Telecom lobbyists describe the upcoming battle over telecom reform as a contest between “Baby Bells” such as SBC and Verizon and cable giants such as Comcast and Cox.
In 1996, the last year Congress tackled major telecom reform, the principal combatants were long-distance providers, such as AT&T and MCI, against the Baby Bells, which primarily provided local phone service.
Because long-distance providers and cable companies were rarely in opposition, lobbyists often represented both business interests. But those groups are in sharper conflict now with Verizon’s pending purchase of MCI and SBC’s move to buy AT&T.
The cable industry and the Baby Bells are edging closer to each other’s traditional territory as technology advances. Phone companies want to send content over their lines as cable companies move to provide phone service. Each side wants to ensure it doesn’t face more government regulation than its rival.

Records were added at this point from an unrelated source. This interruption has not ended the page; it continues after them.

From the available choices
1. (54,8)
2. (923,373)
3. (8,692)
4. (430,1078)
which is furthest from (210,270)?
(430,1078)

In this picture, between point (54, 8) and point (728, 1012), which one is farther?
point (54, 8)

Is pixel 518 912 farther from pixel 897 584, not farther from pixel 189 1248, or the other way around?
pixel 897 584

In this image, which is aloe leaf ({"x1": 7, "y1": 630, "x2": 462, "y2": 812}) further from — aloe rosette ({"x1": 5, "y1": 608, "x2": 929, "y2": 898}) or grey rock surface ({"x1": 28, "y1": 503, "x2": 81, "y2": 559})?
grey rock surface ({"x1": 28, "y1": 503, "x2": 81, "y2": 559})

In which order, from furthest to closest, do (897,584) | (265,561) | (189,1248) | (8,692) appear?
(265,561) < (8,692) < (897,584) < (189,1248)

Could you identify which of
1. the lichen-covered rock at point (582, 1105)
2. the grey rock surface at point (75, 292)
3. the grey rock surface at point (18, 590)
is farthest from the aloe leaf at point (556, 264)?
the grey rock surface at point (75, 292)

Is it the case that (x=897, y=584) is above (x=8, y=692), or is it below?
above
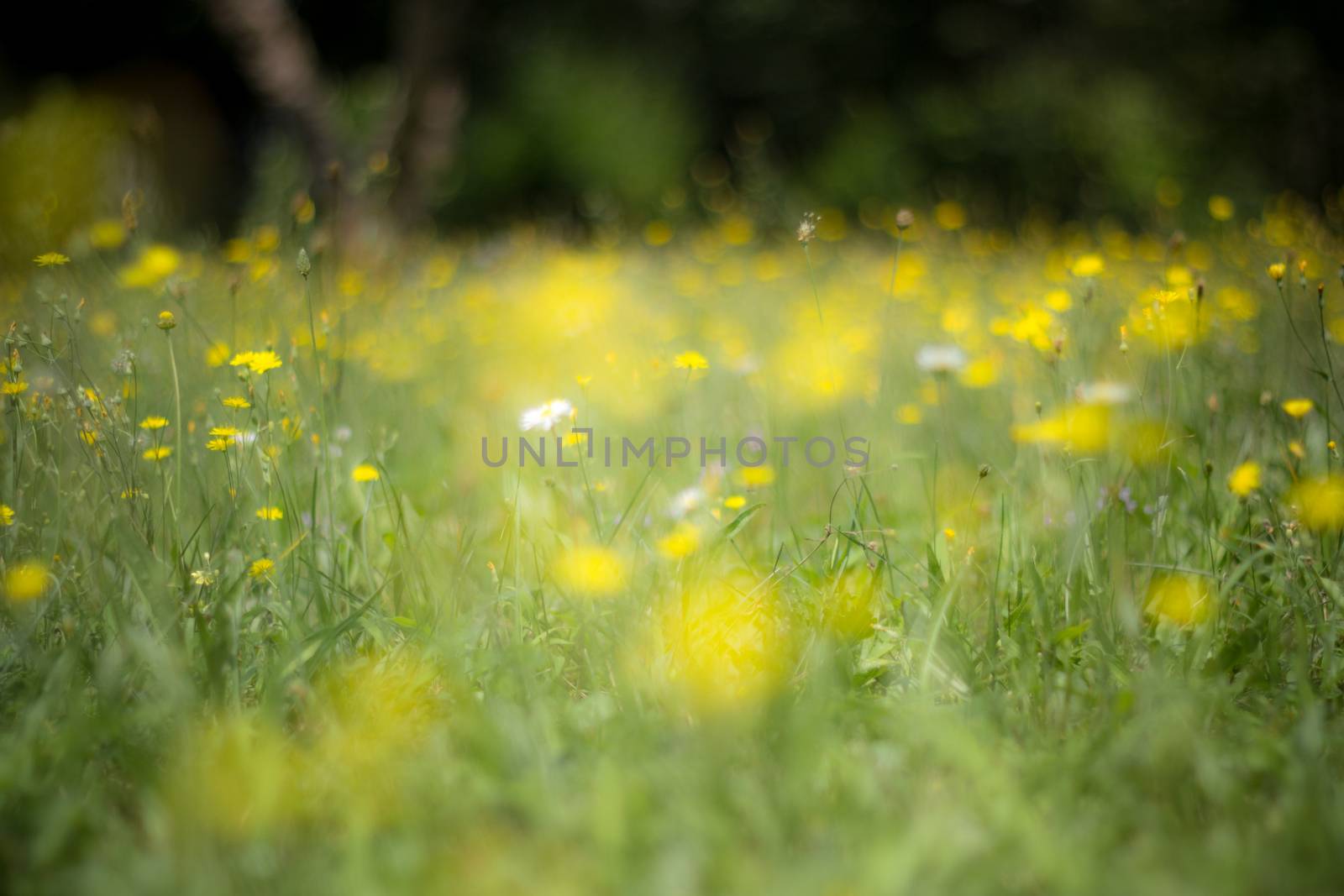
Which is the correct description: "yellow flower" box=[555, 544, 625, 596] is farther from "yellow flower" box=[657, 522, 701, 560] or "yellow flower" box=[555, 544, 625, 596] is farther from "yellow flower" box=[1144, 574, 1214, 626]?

The new allegiance between long-distance and local service providers is forcing firms to choose sides.
Wexler & Walker Public Policy Associates and Ryan Phillips Utrecht & McKinnon each represented both cable and long-distance companies.

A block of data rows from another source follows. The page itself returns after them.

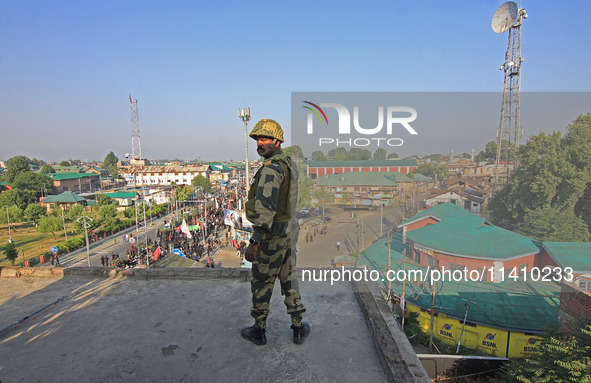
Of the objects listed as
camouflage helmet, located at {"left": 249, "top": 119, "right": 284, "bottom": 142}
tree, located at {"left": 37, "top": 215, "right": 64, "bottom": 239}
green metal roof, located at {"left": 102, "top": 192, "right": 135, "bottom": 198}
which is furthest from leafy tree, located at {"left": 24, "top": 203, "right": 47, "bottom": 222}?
camouflage helmet, located at {"left": 249, "top": 119, "right": 284, "bottom": 142}

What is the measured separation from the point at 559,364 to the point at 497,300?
9.48m

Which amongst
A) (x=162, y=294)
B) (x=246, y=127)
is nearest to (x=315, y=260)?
(x=246, y=127)

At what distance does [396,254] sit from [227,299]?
708 inches

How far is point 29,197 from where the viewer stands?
41.2 metres

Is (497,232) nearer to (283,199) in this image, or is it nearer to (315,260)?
(315,260)

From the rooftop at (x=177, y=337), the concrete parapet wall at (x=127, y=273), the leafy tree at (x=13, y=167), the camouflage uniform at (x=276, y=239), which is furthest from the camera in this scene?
the leafy tree at (x=13, y=167)

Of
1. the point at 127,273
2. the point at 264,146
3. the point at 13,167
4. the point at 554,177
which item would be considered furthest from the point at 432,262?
the point at 13,167

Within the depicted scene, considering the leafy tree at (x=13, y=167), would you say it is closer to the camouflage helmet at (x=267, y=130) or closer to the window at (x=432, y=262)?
the window at (x=432, y=262)

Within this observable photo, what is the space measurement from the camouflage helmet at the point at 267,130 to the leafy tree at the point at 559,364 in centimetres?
630

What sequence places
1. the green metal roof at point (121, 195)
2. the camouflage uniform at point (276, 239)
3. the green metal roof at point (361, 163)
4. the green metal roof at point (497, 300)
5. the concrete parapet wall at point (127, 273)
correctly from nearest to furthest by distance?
the camouflage uniform at point (276, 239) → the concrete parapet wall at point (127, 273) → the green metal roof at point (497, 300) → the green metal roof at point (121, 195) → the green metal roof at point (361, 163)

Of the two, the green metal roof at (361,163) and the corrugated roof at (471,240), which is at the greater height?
the green metal roof at (361,163)

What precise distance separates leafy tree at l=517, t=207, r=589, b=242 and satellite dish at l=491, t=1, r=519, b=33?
1966 centimetres

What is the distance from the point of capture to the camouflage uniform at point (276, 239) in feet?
8.95

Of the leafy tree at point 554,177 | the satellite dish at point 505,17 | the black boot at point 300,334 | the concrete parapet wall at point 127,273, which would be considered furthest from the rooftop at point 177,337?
the satellite dish at point 505,17
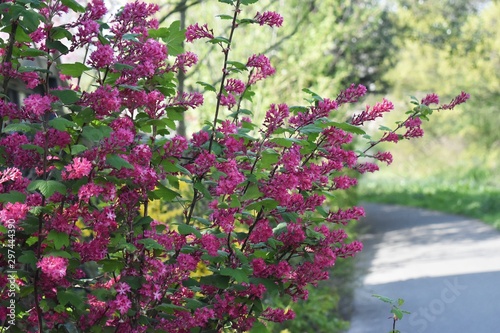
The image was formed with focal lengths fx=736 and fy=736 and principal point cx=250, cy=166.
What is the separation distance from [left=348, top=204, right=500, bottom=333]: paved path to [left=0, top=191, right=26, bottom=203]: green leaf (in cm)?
483

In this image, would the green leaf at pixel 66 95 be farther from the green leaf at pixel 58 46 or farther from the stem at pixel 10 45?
the stem at pixel 10 45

Ryan Phillips was paid $640,000 last year to represent Comcast and the National Cable and Telecommunications Association (NCTA), cable’s main trade group.
MCI paid the firm $200,000 to represent its interests. The long-distance phone company also paid Wexler & Walker $400,000 that same year. Comcast paid $480,000, according to disclosure forms.

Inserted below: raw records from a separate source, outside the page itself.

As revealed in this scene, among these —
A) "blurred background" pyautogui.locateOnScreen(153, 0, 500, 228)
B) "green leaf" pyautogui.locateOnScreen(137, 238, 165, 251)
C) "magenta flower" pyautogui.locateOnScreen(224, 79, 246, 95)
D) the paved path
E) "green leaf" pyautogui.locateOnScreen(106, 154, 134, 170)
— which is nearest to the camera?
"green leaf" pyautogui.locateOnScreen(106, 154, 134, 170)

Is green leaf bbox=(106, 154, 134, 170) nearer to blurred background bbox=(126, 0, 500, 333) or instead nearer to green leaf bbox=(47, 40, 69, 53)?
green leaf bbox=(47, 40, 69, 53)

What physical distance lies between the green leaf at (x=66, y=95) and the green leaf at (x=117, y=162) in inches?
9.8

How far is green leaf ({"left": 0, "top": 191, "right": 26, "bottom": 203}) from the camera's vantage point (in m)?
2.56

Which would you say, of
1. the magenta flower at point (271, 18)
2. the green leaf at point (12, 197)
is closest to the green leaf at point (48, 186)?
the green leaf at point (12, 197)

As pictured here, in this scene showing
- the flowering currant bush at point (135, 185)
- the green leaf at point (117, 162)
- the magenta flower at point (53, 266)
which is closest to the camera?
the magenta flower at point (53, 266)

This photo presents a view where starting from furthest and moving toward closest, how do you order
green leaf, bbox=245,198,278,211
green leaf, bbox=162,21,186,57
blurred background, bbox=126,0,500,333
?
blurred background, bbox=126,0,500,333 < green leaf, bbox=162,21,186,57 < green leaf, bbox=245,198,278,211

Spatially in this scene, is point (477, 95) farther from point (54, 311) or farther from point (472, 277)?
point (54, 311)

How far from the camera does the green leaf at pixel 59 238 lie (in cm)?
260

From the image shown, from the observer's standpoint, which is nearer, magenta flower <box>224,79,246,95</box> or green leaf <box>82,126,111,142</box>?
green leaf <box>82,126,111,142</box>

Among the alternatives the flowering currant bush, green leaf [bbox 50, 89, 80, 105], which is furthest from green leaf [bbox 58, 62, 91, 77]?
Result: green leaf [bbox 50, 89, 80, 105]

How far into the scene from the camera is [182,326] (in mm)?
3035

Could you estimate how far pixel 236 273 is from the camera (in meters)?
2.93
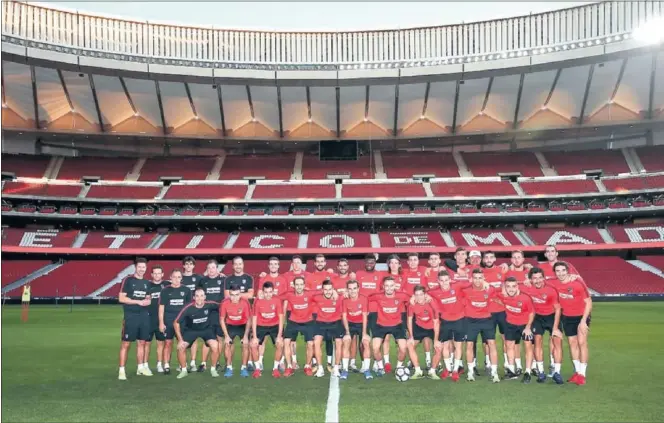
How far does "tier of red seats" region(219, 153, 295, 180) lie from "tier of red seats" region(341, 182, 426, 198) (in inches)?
238

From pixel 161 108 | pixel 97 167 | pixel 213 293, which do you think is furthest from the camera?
pixel 97 167

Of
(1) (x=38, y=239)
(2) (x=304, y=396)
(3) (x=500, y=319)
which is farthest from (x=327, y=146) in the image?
(2) (x=304, y=396)

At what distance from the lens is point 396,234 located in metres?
42.2

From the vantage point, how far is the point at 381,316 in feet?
32.5

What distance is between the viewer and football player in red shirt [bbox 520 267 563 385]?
9.14 meters

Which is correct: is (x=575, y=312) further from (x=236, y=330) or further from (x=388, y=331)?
(x=236, y=330)

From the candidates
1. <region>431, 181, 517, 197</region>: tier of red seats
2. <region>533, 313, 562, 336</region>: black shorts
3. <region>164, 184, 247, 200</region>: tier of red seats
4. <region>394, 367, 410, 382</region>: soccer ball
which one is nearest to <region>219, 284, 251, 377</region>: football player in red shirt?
<region>394, 367, 410, 382</region>: soccer ball

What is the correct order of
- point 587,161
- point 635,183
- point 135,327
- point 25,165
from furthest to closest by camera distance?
point 587,161
point 25,165
point 635,183
point 135,327

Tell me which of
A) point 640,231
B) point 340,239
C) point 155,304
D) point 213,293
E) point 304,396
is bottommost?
point 304,396

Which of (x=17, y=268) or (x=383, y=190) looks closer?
(x=17, y=268)

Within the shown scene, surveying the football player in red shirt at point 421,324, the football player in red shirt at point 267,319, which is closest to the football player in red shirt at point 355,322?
the football player in red shirt at point 421,324

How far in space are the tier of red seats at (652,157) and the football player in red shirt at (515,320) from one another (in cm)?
3975

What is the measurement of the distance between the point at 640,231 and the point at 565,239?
5170 millimetres

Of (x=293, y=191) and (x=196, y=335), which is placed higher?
(x=293, y=191)
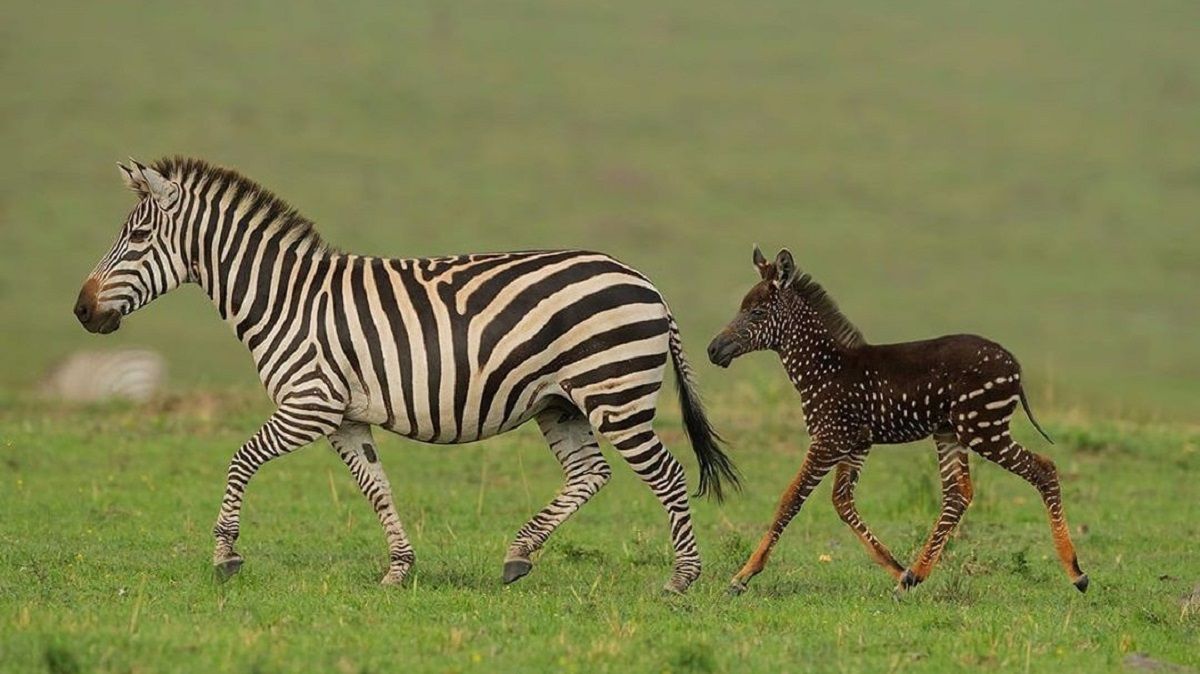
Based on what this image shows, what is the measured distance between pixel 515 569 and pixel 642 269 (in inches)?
1272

Both firms have ended their relationships with MCI to remain on Comcast’s team.
“Clearly, the companies are heading for a collision,” one Wexler & Walker lobbyist said.
According to registrations, four firms have represented both AT&T and the NCTA: Akin Gump Strauss Hauer & Feld, Patton Boggs, Shipp & Associates and the Palmetto Group.
Patton Boggs also represented MCI.
And several firms have represented both individual cable companies and MCI or AT&T, according to disclosure forms.
Because there is often a lag time between when registrations are filed and when they are posted online, additional firms may have dropped one client in favor of another.
Other firms did not respond for comment before The Hill’s deadline.
A Comcast spokesperson said in a statement: “Like all companies we routinely take steps to ensure our consultants are not put in to a position of conflict.”
While the mergers have caused firms to end contracts with some clients, representing the interests of telecom companies continues to be a boon to K Street coffers.
During the last six months of 2004, the U.S. Telecom Association, whose members include three Baby Bells, spent $10 million on its reform campaign, more than double what it had spent the year before.
Walter McCormick, president of the U.S. Telecom Association, said his group has two overarching priorities: “to move beyond government managed competition” and to “secure universal service for the future.”
Traditional telecom companies want cable companies to pay universal service fees, which go to shoring up service in rural areas that might otherwise be underserved.
Cable companies, meanwhile, don’t want to be burdened with regulations, such as “must carry” rules that require local programming, while their new rivals operate unfettered by government intervention.
The NCTA spent more than $3.5 million during the first six months of 2004, the latest semiannual report available. In 2003, the group spent more than $5 million lobbying.